Low Blood Cholesterol Reduces Heart Disease & Cancer Nov 13, 2009
The recent findings from these studies help ease longstanding fears in individuals that low blood cholesterol is associated with an increased risk of cancer. Scientists noted that these results should help dispel any lingering thoughts that low cholesterol may help increase the risk and cause of cancer. Collected data from one of the studies has followed more than 30,000 Finnish men for more than 18 years which showed both the reason for fears that low cholesterol levels raised the risk of cancer and the reason why those fears were unjustified. Cholesterol levels below the generally recommended 200 mg per deciliter were associated with an 18-20% higher overall risk of cancer, but the increased risk applied only to cases diagnosed in the early years of the study. The findings supported the idea that lower cholesterol ranks are the result of undiagnosed cancers. And the higher levels of HDL cholesterol, the good kind that protects our arteries were associated with a 14-15% lower risk of all cancers over the time of the study.
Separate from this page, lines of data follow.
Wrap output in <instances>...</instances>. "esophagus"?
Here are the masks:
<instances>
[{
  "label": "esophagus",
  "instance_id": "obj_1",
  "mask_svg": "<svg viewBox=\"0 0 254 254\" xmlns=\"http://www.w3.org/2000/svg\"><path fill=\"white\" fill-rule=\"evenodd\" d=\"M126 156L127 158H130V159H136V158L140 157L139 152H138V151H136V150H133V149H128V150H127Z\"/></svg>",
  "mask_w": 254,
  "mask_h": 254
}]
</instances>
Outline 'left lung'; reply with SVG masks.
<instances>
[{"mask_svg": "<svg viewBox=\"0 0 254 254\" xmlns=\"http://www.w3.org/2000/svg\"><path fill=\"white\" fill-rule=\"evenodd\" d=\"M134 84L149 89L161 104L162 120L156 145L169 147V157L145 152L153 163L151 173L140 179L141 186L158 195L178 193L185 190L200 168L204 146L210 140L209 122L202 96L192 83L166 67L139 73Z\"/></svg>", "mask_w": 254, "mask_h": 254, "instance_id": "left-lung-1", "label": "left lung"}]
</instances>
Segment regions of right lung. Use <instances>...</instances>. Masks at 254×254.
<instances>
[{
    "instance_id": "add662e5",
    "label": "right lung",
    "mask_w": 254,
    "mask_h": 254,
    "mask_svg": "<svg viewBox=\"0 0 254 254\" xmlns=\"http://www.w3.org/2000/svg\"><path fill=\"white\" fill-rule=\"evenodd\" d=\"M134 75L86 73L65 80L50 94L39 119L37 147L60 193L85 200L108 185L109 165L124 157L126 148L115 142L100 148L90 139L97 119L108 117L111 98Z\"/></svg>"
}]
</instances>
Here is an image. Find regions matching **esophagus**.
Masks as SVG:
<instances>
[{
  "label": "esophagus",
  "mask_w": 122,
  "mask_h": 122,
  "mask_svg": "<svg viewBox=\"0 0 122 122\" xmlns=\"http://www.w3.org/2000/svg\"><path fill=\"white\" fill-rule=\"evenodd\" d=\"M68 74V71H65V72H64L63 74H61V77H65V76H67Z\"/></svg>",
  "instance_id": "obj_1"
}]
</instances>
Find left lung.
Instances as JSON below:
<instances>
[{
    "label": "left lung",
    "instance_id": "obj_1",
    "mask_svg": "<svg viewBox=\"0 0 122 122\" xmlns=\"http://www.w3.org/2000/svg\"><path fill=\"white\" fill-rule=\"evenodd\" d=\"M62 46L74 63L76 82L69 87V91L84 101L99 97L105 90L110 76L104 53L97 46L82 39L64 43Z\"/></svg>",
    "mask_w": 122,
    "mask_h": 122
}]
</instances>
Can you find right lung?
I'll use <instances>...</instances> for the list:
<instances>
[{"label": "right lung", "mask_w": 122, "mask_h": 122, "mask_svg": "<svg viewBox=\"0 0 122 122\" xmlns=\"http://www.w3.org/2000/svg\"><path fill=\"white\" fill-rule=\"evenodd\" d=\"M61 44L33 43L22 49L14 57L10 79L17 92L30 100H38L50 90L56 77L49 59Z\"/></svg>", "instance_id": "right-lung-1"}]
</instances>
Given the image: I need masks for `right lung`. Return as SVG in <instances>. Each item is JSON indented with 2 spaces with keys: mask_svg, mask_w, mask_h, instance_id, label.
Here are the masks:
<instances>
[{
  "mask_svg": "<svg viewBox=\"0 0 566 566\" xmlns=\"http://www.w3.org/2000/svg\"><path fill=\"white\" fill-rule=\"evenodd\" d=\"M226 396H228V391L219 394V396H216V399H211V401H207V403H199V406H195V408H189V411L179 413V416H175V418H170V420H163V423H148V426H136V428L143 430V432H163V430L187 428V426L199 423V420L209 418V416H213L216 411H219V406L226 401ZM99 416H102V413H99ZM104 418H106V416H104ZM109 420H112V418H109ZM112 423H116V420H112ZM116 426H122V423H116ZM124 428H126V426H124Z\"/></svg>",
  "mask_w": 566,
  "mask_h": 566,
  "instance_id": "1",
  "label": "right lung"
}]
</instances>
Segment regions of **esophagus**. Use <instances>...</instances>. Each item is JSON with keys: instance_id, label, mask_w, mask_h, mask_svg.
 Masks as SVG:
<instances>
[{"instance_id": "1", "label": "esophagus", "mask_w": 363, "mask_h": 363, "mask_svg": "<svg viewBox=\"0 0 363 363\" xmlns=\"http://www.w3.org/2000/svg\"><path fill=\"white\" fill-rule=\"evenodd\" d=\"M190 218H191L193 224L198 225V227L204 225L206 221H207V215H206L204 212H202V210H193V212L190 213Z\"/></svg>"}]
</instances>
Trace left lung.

In addition to that data, more collected information noted that more than 5,000 men enrolled in the clinical trials showed that with blood cholesterol levels lower than 200, 59% of those men had a lower risk of developing the most dangerous form of cancer. Cholesterol levels had no significant effect on the overall incidence of cancer over the length of the study, but the association between low cholesterol levels and a reduced incidence of the disease is a notable reduction, which is not often seen in many cancers.
Research is still being done to determine whether statins, which help prevent heart disease by lowering blood levels of bad, LDL cholesterol, can reduce the risk of cancer. Information has been collected though in detail on cholesterol lowering and cancer reducing efforts, but it is still too premature to read from the trials findings that such efforts actively lower cholesterol levels and help reduce the risk of cancer. Nevertheless, further research is still needed to both prove the scientific point and identify the association.